EXERCICES À FAIRE »
- a) Relevez, dans l'ordre, tous les nombres écrits en chiffres dans le texte sur le conseil municipal de Grenoble.
- b) Recopiez un passage du texte sur le conseil municipal de Grenoble. Commencez aux mots « FOCUS – Le dernier » et arrêtez-vous après « nouveau leur mécontentement. ».

TEXTE À LIRE »
□ □ □

FOCUS – Le dernier conseil municipal de l’année, ce lundi 19 décembre, s’annonce aussi animé que ceux qui l’ont précédé depuis le mois de juin dernier. Le vote du budget primitif 2017 sera la délibération phare des 94 à l’ordre du jour. Une session au cours de laquelle il faudra également compter sur les bibliothécaires en lutte qui, ne lâchant rien, manifesteront à nouveau leur mécontentement.
Les conseils municipaux de Grenoble se suivent… et se ressemblent. C’est presque devenu une habitude à Grenoble que de se demander dans quelles conditions se dérouleront les délibérations de l’assemblée délibérative. Ce dernier conseil municipal de l’année 2016 semble bien ne pas devoir déroger à la règle.

□ □ □

DONNÉES AFFICHÉES »
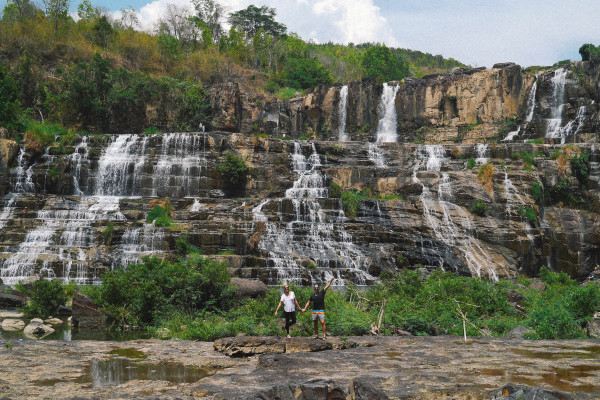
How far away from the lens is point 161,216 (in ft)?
90.8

□ □ □

RÉSULTATS DES EXERCICES »
- a) 19, 2017, 94, 2016

- b)
FOCUS – Le dernier conseil municipal de l’année, ce lundi 19 décembre, s’annonce aussi animé que ceux qui l’ont précédé depuis le mois de juin dernier. Le vote du budget primitif 2017 sera la délibération phare des 94 à l’ordre du jour. Une session au cours de laquelle il faudra également compter sur les bibliothécaires en lutte qui, ne lâchant rien, manifesteront à nouveau leur mécontentement.